Later, when they get to the Council of Elrond, Tom Bombadil comes up again. They talk about potentially giving him the One Ring to protect it because he is so old and powerful. It seemed ridiculous when I originally read it, but after reading about the Valar and how they stayed out of the affairs of the Children (Men and Elves) it makes much more sense that they would try to get one of those powerful beings to protect it.
I was hoping to get more of a history of Bombadil in The Silmarillion, but how the Council spoke of him leads me to believe that he truly may be one of the Valar because of how he is described as too old and too powerful to care about the One Ring. If it was left in his care, he might forget about it or lose it. Gandalf, Saruman, and Sauron are all Maiar, so even beings of that power are indebted to, and scared of, the Ring’s strength. So Bombadil has to be one of the Valar who decided to stay on Middle-earth.

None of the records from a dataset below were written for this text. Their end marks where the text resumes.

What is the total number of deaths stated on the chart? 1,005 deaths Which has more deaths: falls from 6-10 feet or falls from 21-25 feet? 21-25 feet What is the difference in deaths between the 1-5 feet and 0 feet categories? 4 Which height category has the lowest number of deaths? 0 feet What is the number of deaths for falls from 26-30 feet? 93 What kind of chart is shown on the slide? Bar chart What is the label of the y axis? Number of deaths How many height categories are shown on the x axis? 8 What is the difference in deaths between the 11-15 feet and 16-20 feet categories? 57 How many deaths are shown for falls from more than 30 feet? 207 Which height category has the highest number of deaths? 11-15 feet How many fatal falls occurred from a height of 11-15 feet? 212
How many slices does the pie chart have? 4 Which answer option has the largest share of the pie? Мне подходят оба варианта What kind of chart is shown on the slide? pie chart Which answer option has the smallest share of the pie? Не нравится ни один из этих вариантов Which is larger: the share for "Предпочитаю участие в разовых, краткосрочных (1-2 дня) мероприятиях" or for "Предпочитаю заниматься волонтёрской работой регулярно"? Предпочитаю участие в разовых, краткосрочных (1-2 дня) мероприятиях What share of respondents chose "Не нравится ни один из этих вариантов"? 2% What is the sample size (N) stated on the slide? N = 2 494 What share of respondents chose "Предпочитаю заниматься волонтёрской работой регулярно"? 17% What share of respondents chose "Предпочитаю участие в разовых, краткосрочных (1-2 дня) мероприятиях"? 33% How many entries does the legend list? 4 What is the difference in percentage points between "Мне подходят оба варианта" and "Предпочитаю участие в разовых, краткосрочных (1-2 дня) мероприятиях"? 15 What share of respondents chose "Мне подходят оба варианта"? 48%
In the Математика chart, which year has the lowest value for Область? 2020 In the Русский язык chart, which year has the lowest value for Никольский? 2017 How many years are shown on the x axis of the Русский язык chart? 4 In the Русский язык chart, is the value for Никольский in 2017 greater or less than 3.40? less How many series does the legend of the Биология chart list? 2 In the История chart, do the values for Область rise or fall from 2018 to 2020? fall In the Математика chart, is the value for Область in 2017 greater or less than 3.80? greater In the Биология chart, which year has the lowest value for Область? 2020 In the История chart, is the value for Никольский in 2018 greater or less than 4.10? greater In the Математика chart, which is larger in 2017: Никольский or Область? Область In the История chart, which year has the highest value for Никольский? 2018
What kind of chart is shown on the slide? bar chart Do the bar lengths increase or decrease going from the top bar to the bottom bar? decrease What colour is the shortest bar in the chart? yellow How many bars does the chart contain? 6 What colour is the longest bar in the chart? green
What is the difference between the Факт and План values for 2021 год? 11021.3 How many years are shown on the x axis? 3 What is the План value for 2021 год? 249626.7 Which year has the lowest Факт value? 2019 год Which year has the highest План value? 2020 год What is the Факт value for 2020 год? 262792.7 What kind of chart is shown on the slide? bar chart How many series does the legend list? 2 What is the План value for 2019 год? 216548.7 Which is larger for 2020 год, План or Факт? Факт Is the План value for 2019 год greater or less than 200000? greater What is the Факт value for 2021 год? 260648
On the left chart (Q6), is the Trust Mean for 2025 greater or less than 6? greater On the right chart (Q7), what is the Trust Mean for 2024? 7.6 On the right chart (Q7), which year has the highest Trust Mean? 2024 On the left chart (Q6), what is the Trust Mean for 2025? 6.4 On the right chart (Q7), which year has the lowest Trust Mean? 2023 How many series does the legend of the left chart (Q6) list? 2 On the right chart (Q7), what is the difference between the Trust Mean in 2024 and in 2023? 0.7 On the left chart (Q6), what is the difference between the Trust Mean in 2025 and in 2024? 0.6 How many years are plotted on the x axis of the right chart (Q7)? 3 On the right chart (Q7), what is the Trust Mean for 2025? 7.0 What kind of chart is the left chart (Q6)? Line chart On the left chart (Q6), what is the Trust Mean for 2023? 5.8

I look forward to reading his book (“The Adventures of Tom Bombadil”) when I get to it in the histories.
Bombadil doesn’t appear in the rest of the books, which leads me to believe that this was a transitional period in the novels. Tolkien wanted to keep his readership from the Hobbit, but he wanted to transition into something more meaningful and bold.
It isn’t until we reach Gandalf dying in Moria that the books finally feel much more realistic. The tone of the books shifts; the lays they recite are more lamentations than happy-go-lucky ditties that Tom Bombadil recites. The book shifts from a fun “children’s story” to a natural history of Middle-earth.
Elements of the Silmarillion are spread throughout the ending, but the stories they tell are direr and more immediate than what comes at the beginning. Tolkien does a masterful shift in the narrative from “Concerning Hobbits” to the “Breaking of the Fellowship,” We are left with desperation and an overwhelming desire to find out what happens to our friends in the next book.
As I mentioned above, when I read these books the first time I thought the whole point was to have a Hero’s journey, much like Joseph Cambell describes (though that is probably a whole series of essays to do at a later time). What we actually get is a wholly formed world. A World that is almost a character in and of itself. The characters are adding to that world and that history, but the book is not solely about them. It’s more about how their actions form the history of the world and not the other way around. I don’t think I’ve ever read a book that has such a deep and realized history before, and I have to say I’m enjoying Tolkien like I never had previously.